ALLOWED_SORT_COLUMNS = {"name", "price", "created_at"}

@get("/api/products")
async def search_products(request, response):
    page = max(int(request.params.get("page", 1)), 1)
    per_page = min(int(request.params.get("per_page", 20)), 100)
    offset = (page - 1) * per_page

    # Base query with join
    qb = QueryBuilder.from_table("products", db) \
        .select(
            "products.id",
            "products.name",
            "products.price",
            "categories.name as category",
            "products.created_at",
        ) \
        .left_join("categories", "categories.id = products.category_id")
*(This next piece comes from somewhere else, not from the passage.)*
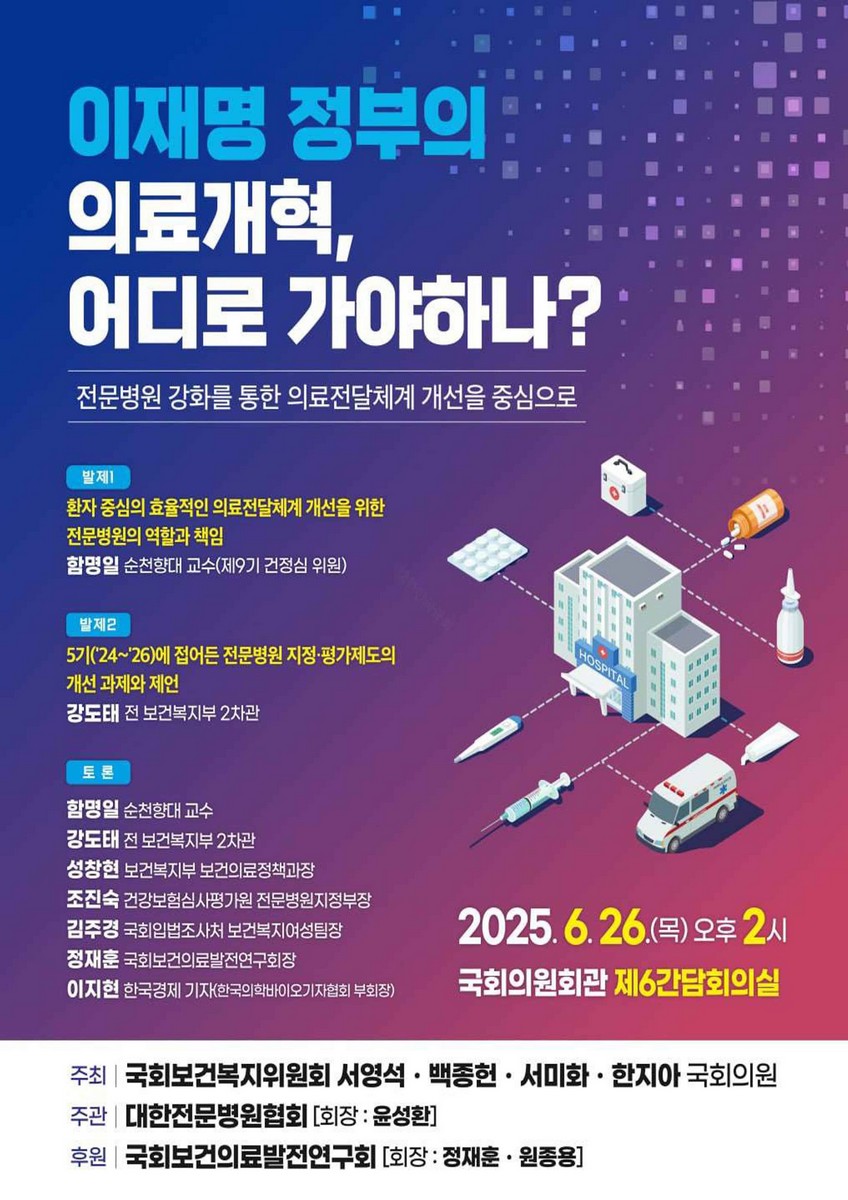 이재명 정부의 의료개혁, 어디로 가야하나? [전자자료] : 전문병원 강화를 통한 의료전달체계 개선을 중심으로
    # Count query — same filters, no join needed for count
    count_qb = QueryBuilder.from_table("products", db)

    # Apply filters to both queries
    category = request.params.get("category")
    if category:
        qb.where("categories.name = ?", [category])
        count_qb.join("categories", "categories.id = products.category_id")
        count_qb.where("categories.name = ?", [category])

    min_price = request.params.get("min_price")
    if min_price:
        qb.where("products.price >= ?", [float(min_price)])
        count_qb.where("products.price >= ?", [float(min_price)])

    max_price = request.params.get("max_price")
    if max_price:
        qb.where("products.price <= ?", [float(max_price)])
        count_qb.where("products.price <= ?", [float(max_price)])

    # Sorting — validate column name to prevent injection
    sort_col = request.params.get("sort", "name")
    if sort_col not in ALLOWED_SORT_COLUMNS:
        sort_col = "name"

    sort_dir = request.params.get("order", "asc").upper()
    if sort_dir not in ("ASC", "DESC"):
        sort_dir = "ASC"

    qb.order_by(f"products.{sort_col} {sort_dir}")

    # Paginate
    qb.limit(per_page, offset)

    # Execute
    result = qb.get()
    total = count_qb.count()

    return response({
        "products": result.to_list(),
        "total": total,
        "page": page,
        "per_page": per_page,
        "pages": (total + per_page - 1) // per_page,
    })

The sort column is validated against a whitelist. The direction is constrained to ASC or DESC. User input never touches the SQL directly — it either goes through ? placeholders or gets checked against known-safe values. QueryBuilder handles the assembly. The route handler stays readable.